-- start Selected text --

CAREY, (Henry,) earl of Monmouth, was the eldest son of Robert, the first earl of Monmouth, who died in 1639, and whose Memoirs, written by himself, and containing some curious particulars of secret history of the Elizabethan period, were published from a manuscript in the possession of the earl of Corke and Orrery, in 1759, 8vo. Henry, his son, was born in 1596, admitted a fellow commoner of Exeter college, Oxford, at the age of fifteen, and took the degree of B.A. in 1613, after which he was sent to travel into foreign countries. In 1616 he was made a knight of the Bath at the creation of Charles prince of Wales. In 1625 he was known by the name of lord Lepington, his father's title before he was created earl of Monmouth, and was noted, Wood says, as "a person well skilled in modern languages, and a general scholar." This taste for study was his consolation when the depression of the nobility after the death of Charles I. threw many of them into retirement. He died in 1661. He was a most laborious writer, but chiefly of translations. Of his publications we have, 1. Romulus and Tarquin; or, De Principe et Tyranno, Lond. 1637, 12mo, a translation from Malvezzi, in praise of which Sir John Suckling has some verses in his Fragmenta Aurea, and others were prefixed by Stapylton, Davenant, Carew, &c. 2. Historical Relations of the United Provinces, and of Flar ders, Lond. 1652, fol. translated from Bentivoglio. 3. History of the Wars in Flanders, ib. 1654, fol. from the same author. 4. Advertisement from Parnassus, in two centuries: with the Politic Touchstone, ib. 1656, fol. from Boccalini. 5. Politic Discourses, in six books, ib. 1657, fol. 6. History of Venice, ib. 1658, fol. both from Paul Paruta, a noble Venetian. 7. The Use of Passions, ib. 1649 and 1671, 8vo, from the French of J. F. Senault. 8. Man become guilty; or, the Corruption of his Nature by Sin, ib. from the same author. 9. A translation of Sir Francis Biondi's History of the Civil Wars of England, between the Houses of York and Lancaster. 10. Capriata's History of Italy,

1663, fol. He began also to translate from the Italian Priorato's History of France, but died before he could finish it. It was completed by William Brent, Esq. and printed at Lond. 1677.

-- end Selected text --
-- start Dataset entries --

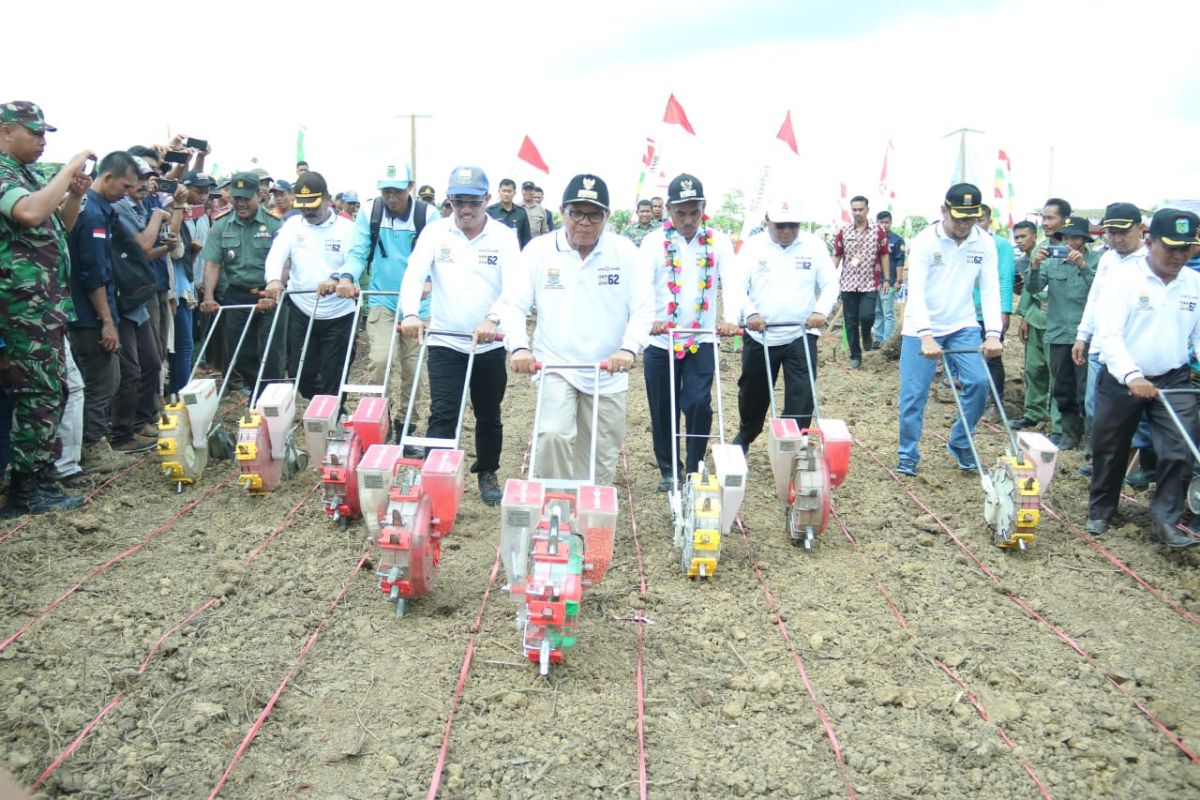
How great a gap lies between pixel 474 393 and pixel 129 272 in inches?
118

-- end Dataset entries --
-- start Dataset entries --

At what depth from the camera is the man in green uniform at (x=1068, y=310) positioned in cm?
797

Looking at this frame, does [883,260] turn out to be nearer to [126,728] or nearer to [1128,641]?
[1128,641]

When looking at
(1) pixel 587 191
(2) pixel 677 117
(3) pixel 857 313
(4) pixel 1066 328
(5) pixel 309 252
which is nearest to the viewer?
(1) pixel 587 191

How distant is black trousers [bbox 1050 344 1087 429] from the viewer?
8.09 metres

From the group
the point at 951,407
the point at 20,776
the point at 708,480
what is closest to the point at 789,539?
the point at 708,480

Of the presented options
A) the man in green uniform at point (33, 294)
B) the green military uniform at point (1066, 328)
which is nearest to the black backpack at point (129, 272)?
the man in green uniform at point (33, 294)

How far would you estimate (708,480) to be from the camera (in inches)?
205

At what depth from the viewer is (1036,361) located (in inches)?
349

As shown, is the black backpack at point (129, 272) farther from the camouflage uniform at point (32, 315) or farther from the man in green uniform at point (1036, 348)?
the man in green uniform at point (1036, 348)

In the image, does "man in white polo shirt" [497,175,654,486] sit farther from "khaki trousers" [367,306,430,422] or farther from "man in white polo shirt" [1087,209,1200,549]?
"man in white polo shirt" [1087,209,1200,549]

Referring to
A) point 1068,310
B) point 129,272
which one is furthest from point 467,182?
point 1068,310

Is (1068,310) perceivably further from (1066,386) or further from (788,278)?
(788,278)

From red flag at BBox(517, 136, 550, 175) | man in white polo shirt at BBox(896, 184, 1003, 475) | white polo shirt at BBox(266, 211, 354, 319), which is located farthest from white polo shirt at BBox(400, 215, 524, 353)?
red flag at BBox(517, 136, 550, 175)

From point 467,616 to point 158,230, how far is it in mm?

-- end Dataset entries --

— List of tasks —
a) Summarize the biographical entry on Henry Carey in two sentences.
b) Reproduce the rows starting at the line that contains "From red flag" and ending at the line that contains "From point 467,616", both lines included.
The rows have no connection to the biographical entry on Henry Carey.

— Responses —
a) Henry Carey, eldest son of Robert, the first earl of Monmouth, was born in 1596, studied at Exeter college, Oxford, and was made a knight of the Bath in 1616. He was noted as skilled in modern languages, and before his death in 1661 he wrote chiefly translations, among them works from Malvezzi, Bentivoglio, Boccalini, Paruta and Senault.

b)
From red flag at BBox(517, 136, 550, 175) | man in white polo shirt at BBox(896, 184, 1003, 475) | white polo shirt at BBox(266, 211, 354, 319), which is located farthest from white polo shirt at BBox(400, 215, 524, 353)?
red flag at BBox(517, 136, 550, 175)

From point 467,616 to point 158,230, how far is it in mm?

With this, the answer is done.